106 | Note that the address should be aligned to :math:`2^n` Byte.
107 |
108 | **Bits[10]**
109 | The access flag, a page fault is generated if not set.
110 |
111 | **Bits[7]**
112 | 0 for read-write, 1 for read-only.
113 |
114 | **Bits[6]**
115 | 0 for only kernel access, 1 for user/kernel access.
116 |
117 | **Bits[4:2]**
118 | The index to MAIR.
119 |
120 | **Bits[1:0]**
121 | Specify the next level is a block/page, page table, or invalid.
122 |
123 | .. warning::
124 | If you set Bits[7:6] to 0b01, which means the user can read/write the region,
125 | then the kernel is automatically not executable in that region no matter what the value of Bits[53] is.
126 |
127 | AArch64 memory layout
128 | ========================
129 |
130 | In the 64-bit virtual memory system, the upper address space is usually for kernel mode, and the lower address space is for user mode.
131 |
132 |
133 | .. image:: img/mem_layout.png
134 |
135 | .. note::
136 | The entire accessible physical address could be linearly mapped by to offset 0xffff_0000_0000_0000 for kernel access in the labs.

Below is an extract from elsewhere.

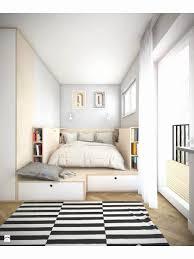 kleines schlafzimmer einrichten tipps kleine schlafzimmer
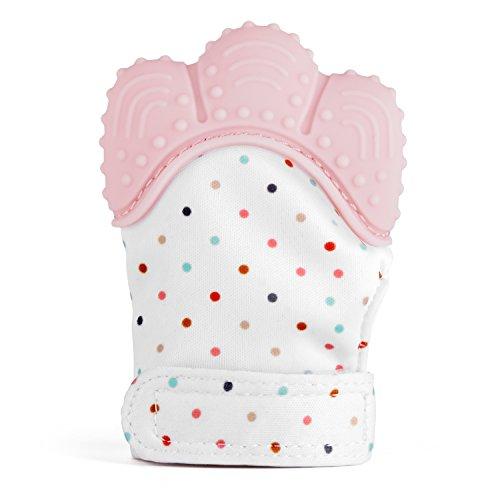 Zooawa Beißringe Baby Ring Teether, Lebensmittel Grade Silikon Kühlbeißring Säugling Zahnen Spielzeug für Babys kühlend, BPA-Frei, für 3–18 Monaten Infants, Rosa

137 | It simplfies the design.
138 |
139 | Configuration
140 | ===============
141 |
142 | ARMv8-A has the elasticity for different configurations.
143 | You can change the granularity of paging, the addressable region, etc.
144 | To keep everything simple, the following configuration is specified for this lab.
145 |
146 | * Disable instruction cache.
147 | * Disable data cache.
148 | * The addressable region is 48 bit.
149 | * The page granule size is 4KB.
150 | * Not use address space ID (ASID).
151 |
152 | Reference
153 | ============
154 |
155 | So far, we briefly introduce the concept of virtual memory and ARMv8-A virtual memory system architecture.
156 | For details, you can refer to
157 |
158 | * `ARMv8-A Address Translation `_
159 | * **The AArch64 Virtual Memory System Architecture Chapter(page 1720)** of `ARMv8-A Architecture Reference `_
160 |
161 | *********
162 | Required
163 | *********
164 |
165 | Requirement 1
166 | ===============
167 |
168 | We provide a step-by-step tutorial to guide you to make your original kernel works with virtual memory.
169 | However, we only give the essential explanation in each step.
170 | For details, please refer to the manual.
171 |
172 | Translation Control Register (TCR)
173 | -----------------------------------
174 |
175 | Paging is configured by TCR.
176 | The following basic configuration is used in this lab.
177 |
178 | .. code:: c
179 |
180 | #define TCR_CONFIG_REGION_48bit (((64 - 48) << 0) | ((64 - 48) << 16))
181 | #define TCR_CONFIG_4KB ((0b00 << 14) | (0b10 << 30))
182 | #define TCR_CONFIG_DEFAULT (TCR_CONFIG_REGION_48bit | TCR_CONFIG_4KB)
183 |
184 | ldr x0, = TCR_CONFIG_DEFAULT
185 | msr tcr_el1, x0
186 |
187 | ``required 1-1`` Set up TCR_EL1.
188 |
189 | Memory Attribute Indirection Register (MAIR)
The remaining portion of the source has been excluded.